19.216 collaboration

From: Humanist Discussion Group (by way of Willard McCarty willard.mccarty_at_kcl.ac.uk>
Date: Fri, 19 Aug 2005 07:02:18 +0100

               Humanist Discussion Group, Vol. 19, No. 216.
       Centre for Computing in the Humanities, King's College London
                   www.kcl.ac.uk/humanities/cch/humanist/
                        www.princeton.edu/humanist/
                     Submit to: humanist_at_princeton.edu

   [1] From: Lynda Williams <lynda_at_okalrel.org> (25)
         Subject: Re: 19.215 how far collaboration?

   [2] From: lachance_at_origin.chass.utoronto.ca (Francois (26)
                 Lachance)
         Subject: Re: 19.215 how far collaboration?

--[1]------------------------------------------------------------------
         Date: Fri, 19 Aug 2005 06:56:01 +0100
         From: Lynda Williams <lynda_at_okalrel.org>
         Subject: Re: 19.215 how far collaboration?

Humanist Discussion Group (by way of Willard McCarty
<willard.mccarty_at_kcl.ac.uk>) wrote:

>Being to some degree care-less I've used Humanist for some time (as I
>suspect others have too) openly to aid not just my research but also
>the writing, trying out many half-formed ideas in order to engage the
>help of others in improving them. At times it's seemed almost like
>collaborative thinking and writing. But how promising is this
>practice? Why aren't more people doing it? Are there perils I have
>not spotted?
>Comments?

I think this question is a vital one and the answers have to do with
pre-existing assumptions in the academic process. Presuming it is
vital to your career to be credited with your ideas in a formal
publication, the fact "nothing counts" until you get to that final
product is the problem.

An academic process for collaboration in which incremental
contributions were somehow weighted and valued as they take place,
would make academic collaboration part of the business of faculty
rather than a somewhat risky think tank to chat in.

I believe evaluation of students suffers from a similiarly archaic
paradigm rooted in the technology of publishing and the communication
of ideas dating from the invention of the printing press.

-- 
Book #1 "The Courtesan Prince" (SciFi)
and related novellas "Kath" and "Mekan'stan"
http://www.okalrel.org lynda@okalrel.org
--[2]------------------------------------------------------------------
         Date: Fri, 19 Aug 2005 06:56:59 +0100
         From: lachance_at_origin.chass.utoronto.ca (Francois Lachance)

**SUPPLIED ENTRIES:**
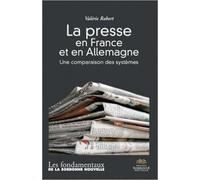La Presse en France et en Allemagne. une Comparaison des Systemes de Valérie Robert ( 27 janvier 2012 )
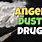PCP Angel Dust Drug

...

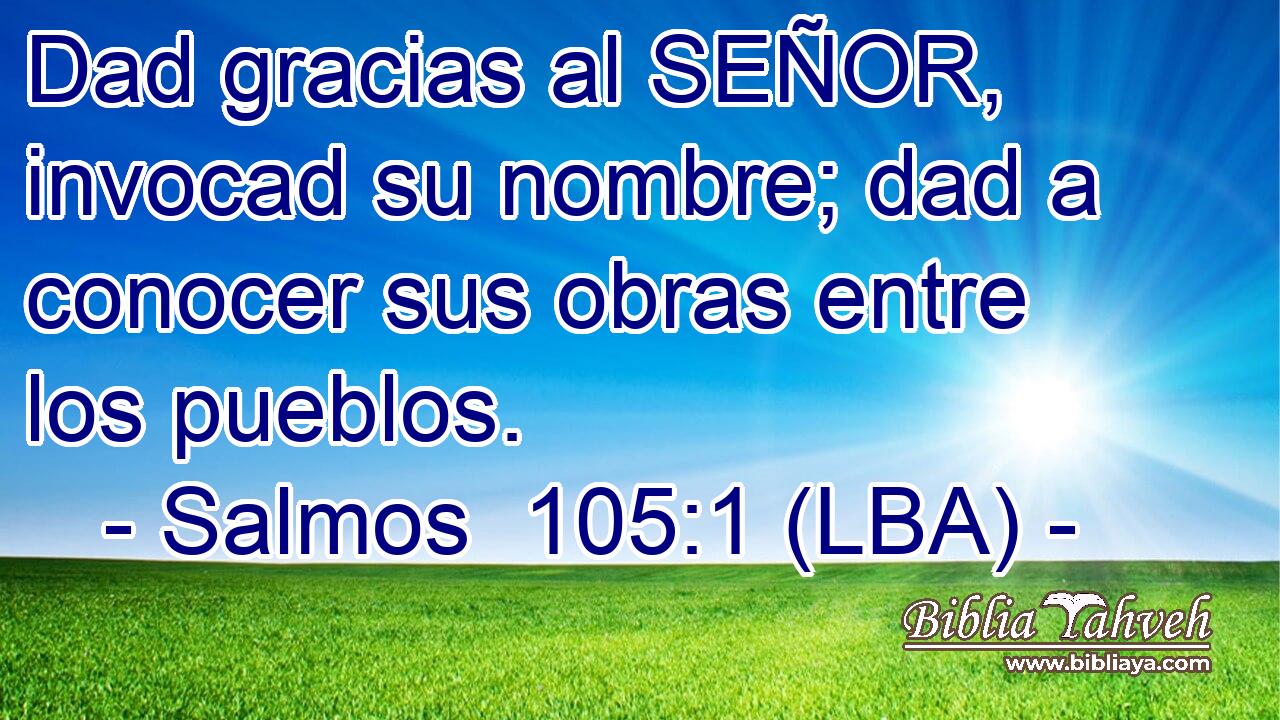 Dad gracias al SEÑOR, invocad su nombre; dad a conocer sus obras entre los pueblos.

**REQUEST A:** Set down the passage from the Humanist collaboration digest above, starting at "Humanist Discussion Group, Vol." and ending at "Williams <lynda_at_okalrel.org> (25)", with every word unchanged.
**REQUEST B:** Take the Humanist collaboration digest above further from its final line.

**WRITTEN REPLY A:**
Humanist Discussion Group, Vol. 19, No. 216.
       Centre for Computing in the Humanities, King's College London
                   www.kcl.ac.uk/humanities/cch/humanist/
                        www.princeton.edu/humanist/
                     Submit to: humanist_at_princeton.edu

   [1] From: Lynda Williams <lynda_at_okalrel.org> (25)

**WRITTEN REPLY B:**
         Subject: Re: 19.215 how far collaboration?
Willard
Is the question really "how far"? Is it not "how often"?
I ask because thre is one of your closing/exposing questions that
intrigues me. Forgive the creeping in of a hermeneutics of suspicion in
reformulating your question "Why aren't more people doing it?" into a
perhaps more pointed asking why aren't more people admitting to doing it?
Which brings me back to the question of temporality. There is the doing
and then there is the acknowledging of the doing.
Consider the advent and disappearance of the note of thanks to the typist
in many a preface. Our notions of collaboration and appreciation are in
some ways tied to the material practices shaped by the deployment of
technologies both of development and reproduction (who has what toys and
who knows how to play with them). It is sometimes interesting to read the
rhetoric of achnowledgements with an eye to power relations -- thanks to
the patron or power broker; a graceful gesture to shed the spotlight on
the acolyte. And just how darn difficult it is to acknowledge
collaboration outside the context of a co-signature or joint authorial
attribution.
Perils not spotted? Pearls, perhaps.
See "The Wonderful Caddis Worm: Sculptural Work in Collaboration with
Trichoptera"
http://mitpress2.mit.edu/e-journals/Leonardo/isast/articles/duprat/duprat.html
-- 
Francois Lachance, Scholar-at-large
http://www.chass.utoronto.ca/~lachance/jardin
Skill may be the capacity to manipulate perceptions of knowledge.
Magic is.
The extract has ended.